GOAL OF THE EXERCISE
Turn the data lines from the one containing "Jacobite express überquert" through the one containing "Снять в аренду", both included, into a JSON list of strings, one string per line, with blank lines left out.

RECORDS TO USE

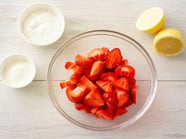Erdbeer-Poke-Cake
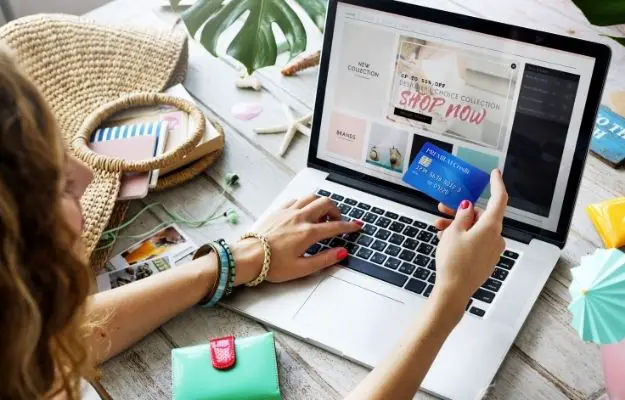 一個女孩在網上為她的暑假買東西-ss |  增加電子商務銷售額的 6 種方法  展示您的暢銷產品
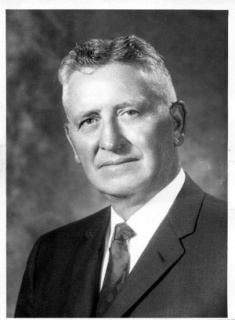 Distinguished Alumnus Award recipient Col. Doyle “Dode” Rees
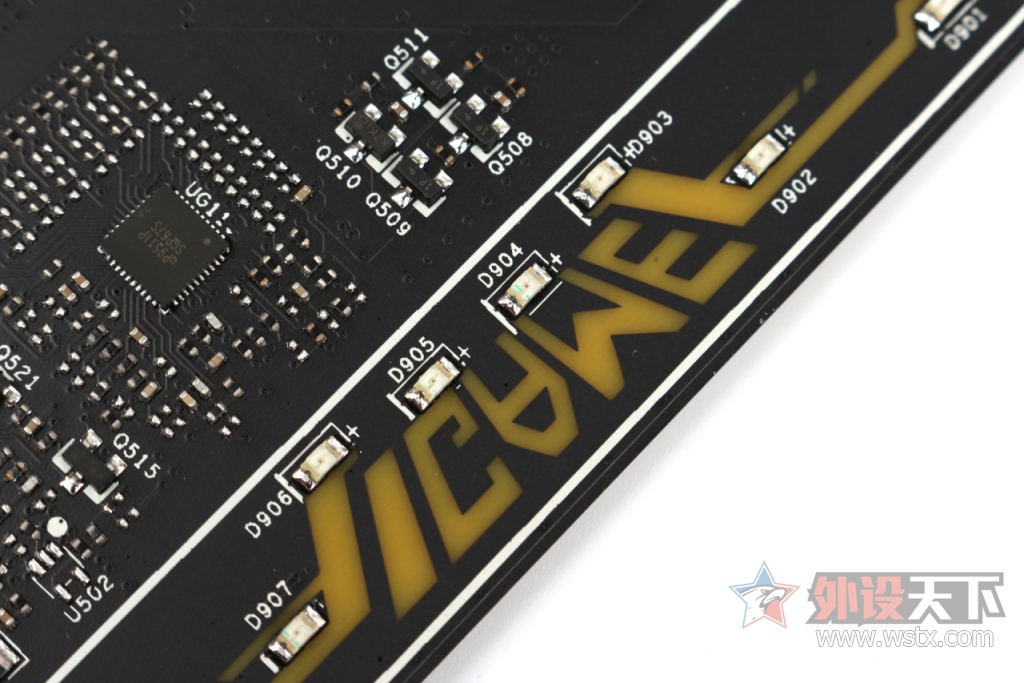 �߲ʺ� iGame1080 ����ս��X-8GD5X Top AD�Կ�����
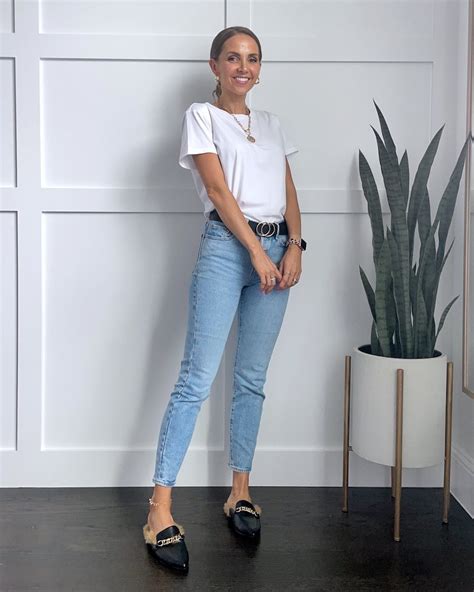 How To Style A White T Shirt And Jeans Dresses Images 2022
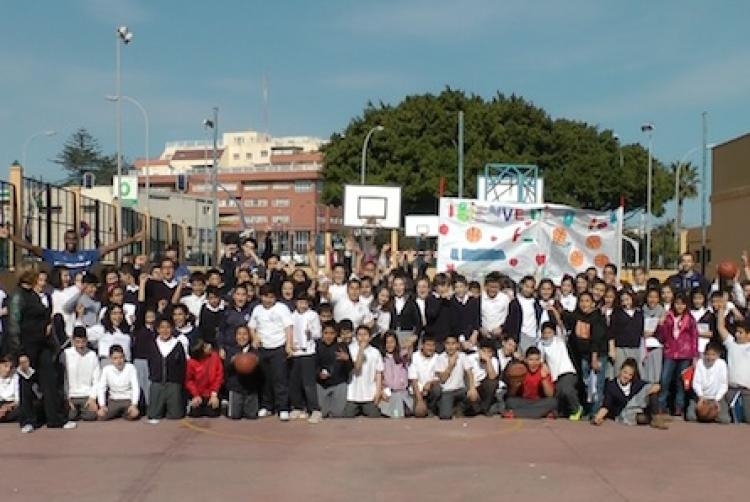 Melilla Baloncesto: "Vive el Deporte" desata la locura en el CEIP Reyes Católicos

...

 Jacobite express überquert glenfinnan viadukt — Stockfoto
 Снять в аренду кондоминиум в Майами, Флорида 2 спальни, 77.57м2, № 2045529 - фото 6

WRITTEN RESPONSE
[
  " Jacobite express überquert glenfinnan viadukt — Stockfoto",
  " Снять в аренду кондоминиум в Майами, Флорида 2 спальни, 77.57м2, № 2045529 - фото 6"
]